• **Work instruction A**
In the listing below, copy out word for word the lines from the one containing "Feather-Trim Sequin-Embellished Mini" through the one containing "3.08ct G SI", including both.

• **Given text**
####################
While Stuxnet lacked discretion under the old way of thinking, its very design prevented harm to anyone and anything beyond the intended target. This kind of discrimination was something never previously possible in a weapon. As George Lucas, a philosopher at the US Naval Academy, wrote in an assessment of Stuxnet's ethics, “Unless you happen to be running a large array of exactly
984 Siemens centrifuges
simultaneously, you have nothing to fear from this worm.”

In effect, judging the ethics of Stuxnet and cyber weapons more generally turns on which part of the story you care about most. Do you focus on the fact that this new kind of weapon permitted a preemptive attack and in so doing touched thousands of people and computers who had nothing to do with Iran or nuclear research? Or do you focus on the fact that the cyber strike caused far less damage than any previous comparable attack and that the weapon was so discriminating it essentially gave new meaning to the term? Are you a cyber weapon half full or half empty kind of guy?

History may render the ultimate judgment of Stuxnet, however. As Ralph Langner put it, the fascinating new weapon he discovered “could be considered a textbook example of a ‘just war' approach. It didn't kill anyone. That's a good thing. But I am afraid this is only a short-term view. In the long run it has opened
Pandora's box
.”
####################
• **Task inputs**
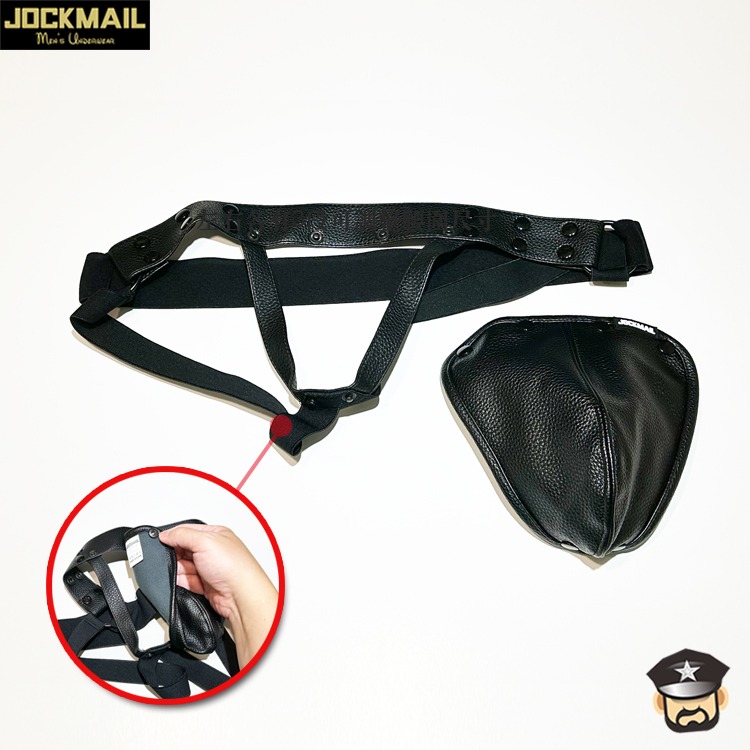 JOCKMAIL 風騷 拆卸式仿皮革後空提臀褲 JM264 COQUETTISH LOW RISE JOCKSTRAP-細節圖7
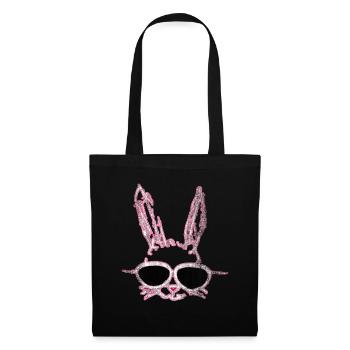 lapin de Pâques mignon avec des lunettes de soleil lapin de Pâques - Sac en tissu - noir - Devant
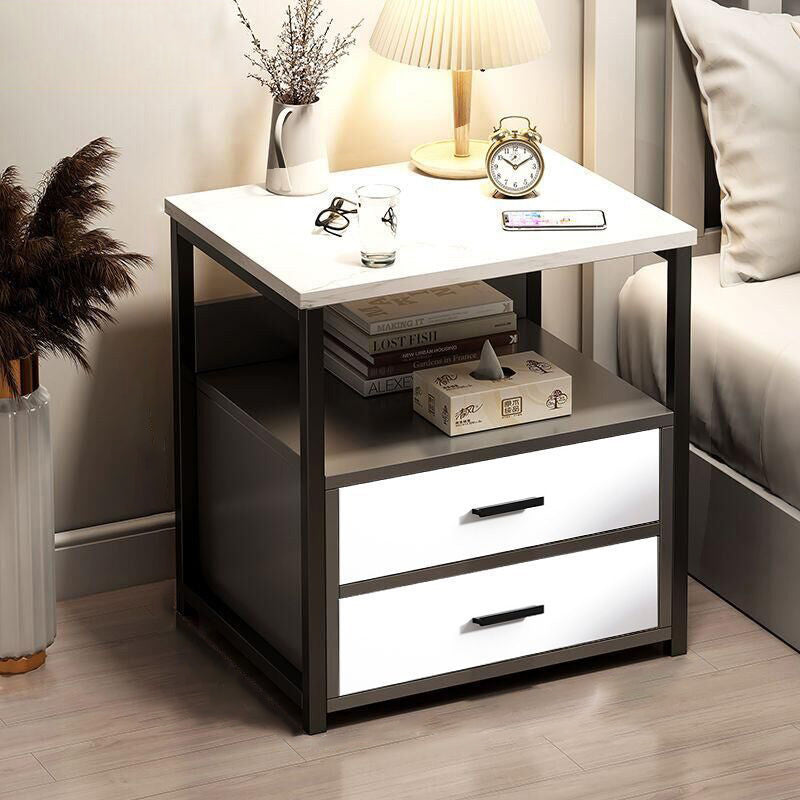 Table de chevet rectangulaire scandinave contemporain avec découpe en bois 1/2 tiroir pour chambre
####################
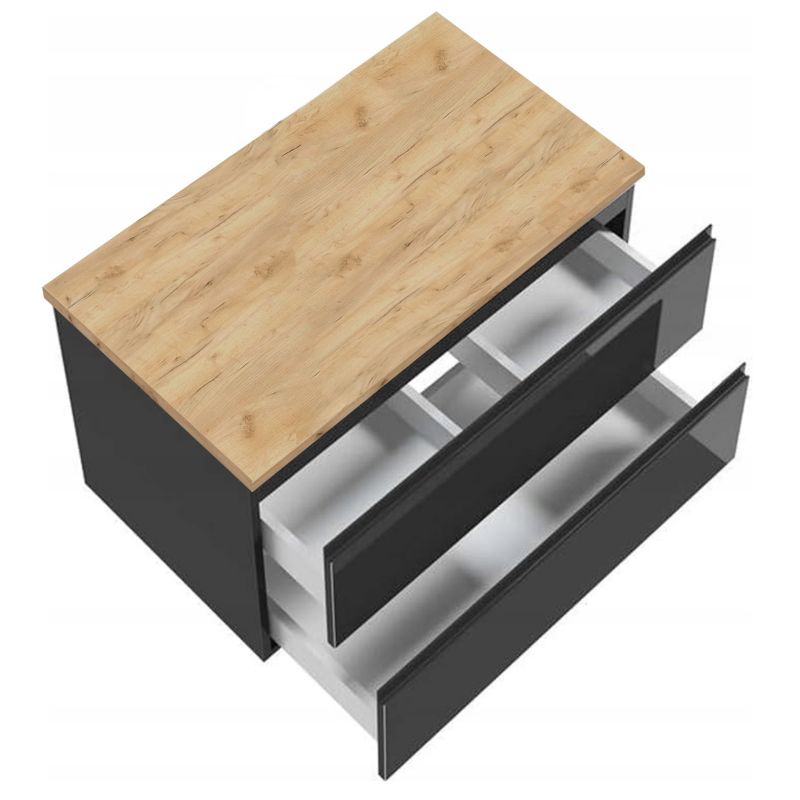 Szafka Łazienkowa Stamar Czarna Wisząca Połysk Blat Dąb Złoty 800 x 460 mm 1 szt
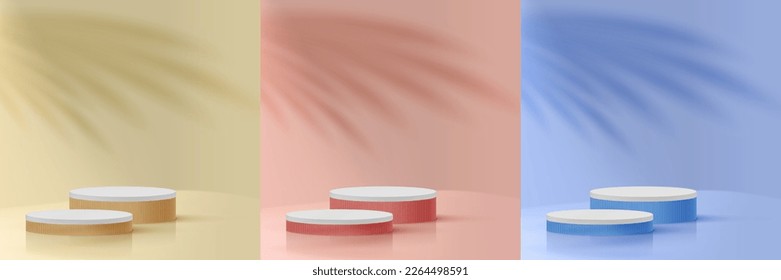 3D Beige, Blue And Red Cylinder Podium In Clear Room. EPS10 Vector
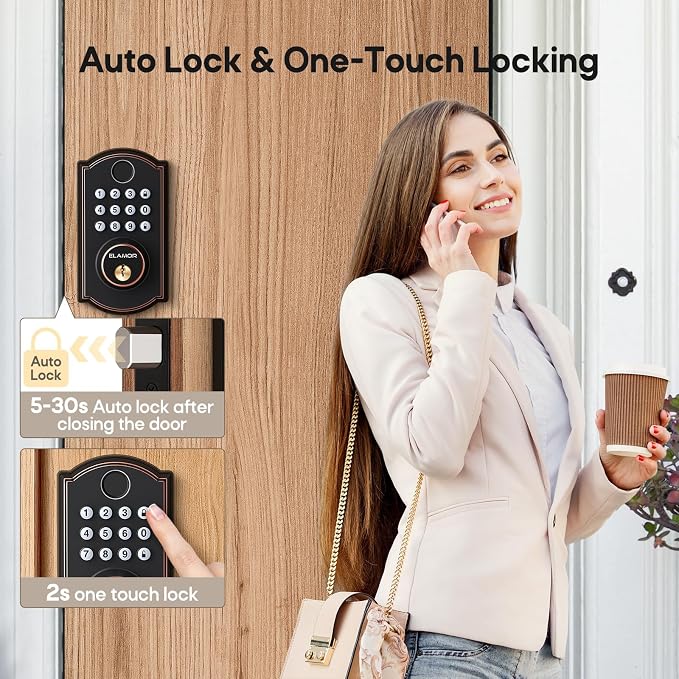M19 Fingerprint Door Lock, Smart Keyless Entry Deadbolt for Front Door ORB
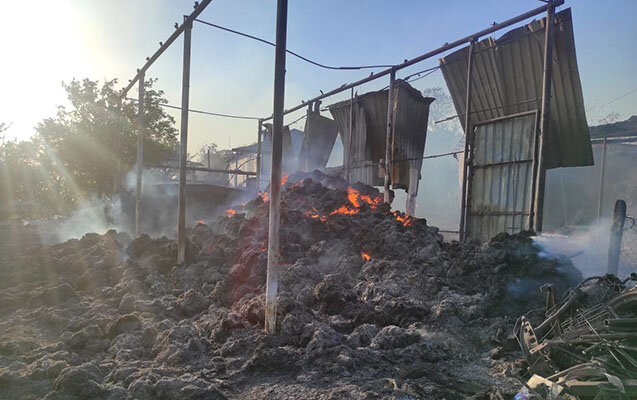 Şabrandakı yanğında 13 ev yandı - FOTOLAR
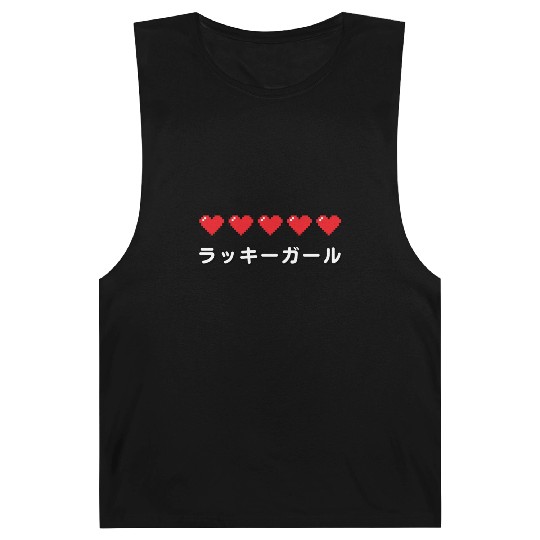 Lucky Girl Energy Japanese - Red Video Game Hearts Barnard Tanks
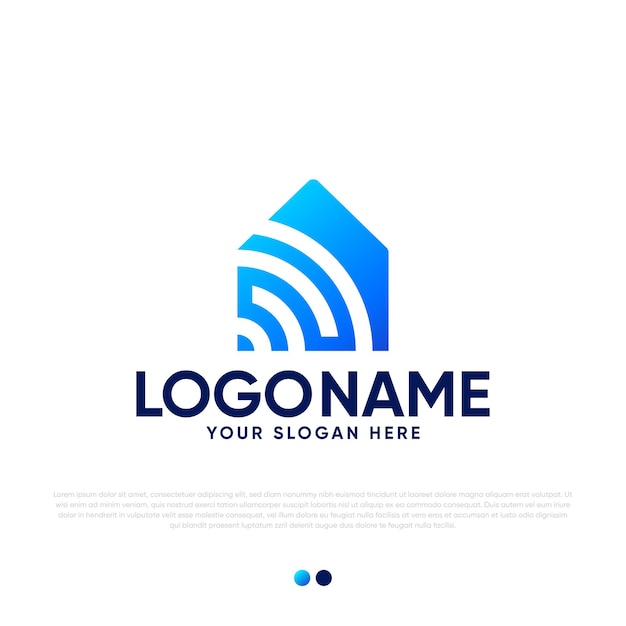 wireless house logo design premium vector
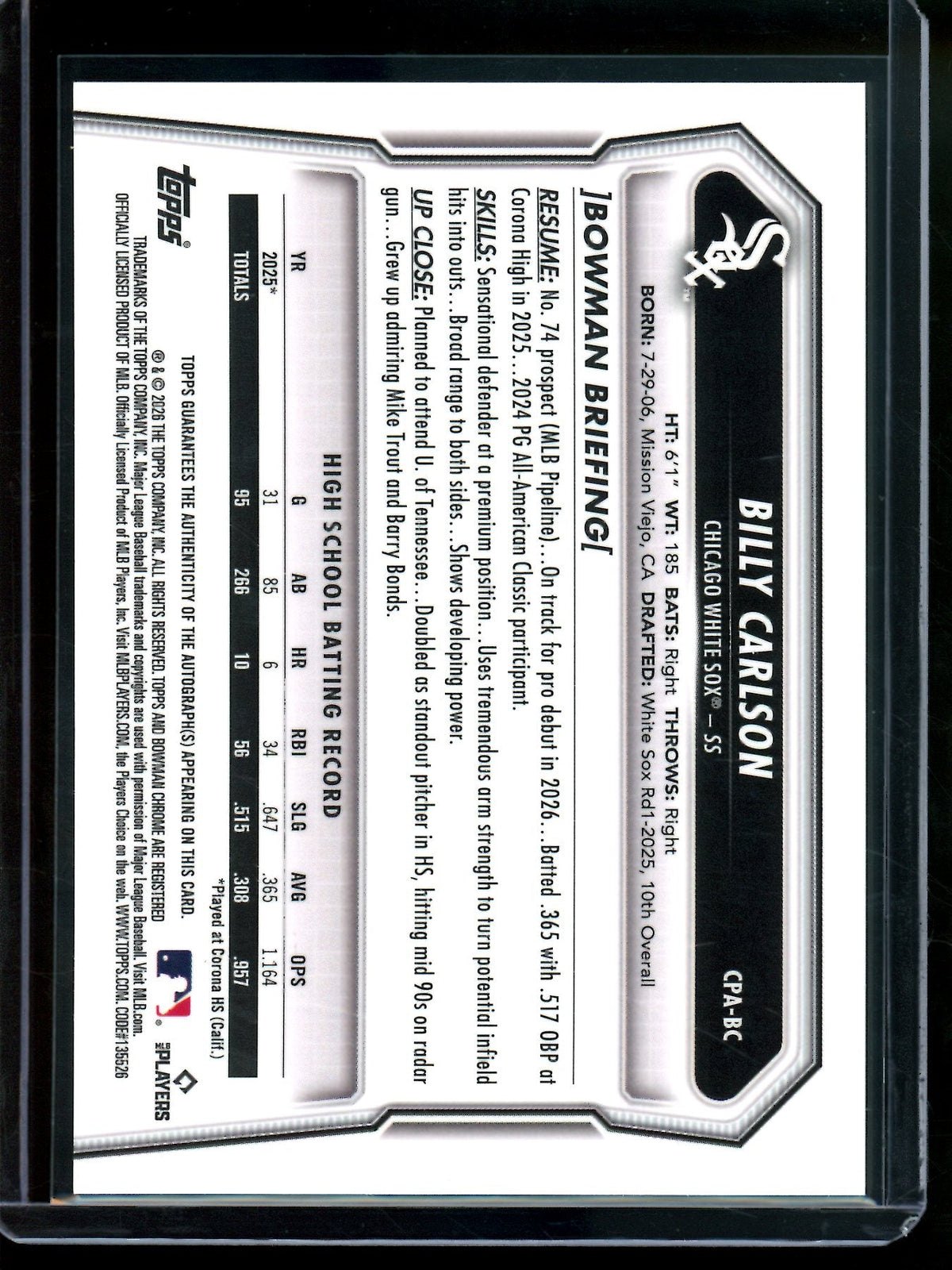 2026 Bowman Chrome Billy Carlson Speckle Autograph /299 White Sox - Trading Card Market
####################
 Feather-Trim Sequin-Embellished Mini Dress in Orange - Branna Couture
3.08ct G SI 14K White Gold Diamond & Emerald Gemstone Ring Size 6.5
####################
• **Work instruction B**
Keep writing the passage on the ethics of Stuxnet from the point where it ends.

• **Task result A**
 Feather-Trim Sequin-Embellished Mini Dress in Orange - Branna Couture
3.08ct G SI 14K White Gold Diamond & Emerald Gemstone Ring Size 6.5

• **Task result B**
“Cyberwar, Ugh, What Are Zeros and Ones Good For?”: Defining Cyberwar

“Be it resolved by the Senate and House of Representatives of the United States of America in Congress assembled, that the state of war between the United States and the Government of Bulgaria, which has thus been thrust upon the United States, is
hereby formally declared
.”

This June 5, 1942, text describes the last time the United States actually declared war. The declaration covered the minor Axis powers, who were feeling left out after the first post–Pearl Harbor vote to go to war against Nazi Germany, Japan, and Italy. In the years since, America has sent troops to Korea and Iraq and launched airstrikes into places like Yugoslavia, Cambodia, and Pakistan, but the United States has not formally declared war on another state. Wars have been declared on various other things, however: President Johnson's 1964 “Nationwide War on the Sources of Poverty”; Nixon's 1969 “War on Drugs”; and what some conservative leaders more recently claim is a secret “
War on Christmas
.”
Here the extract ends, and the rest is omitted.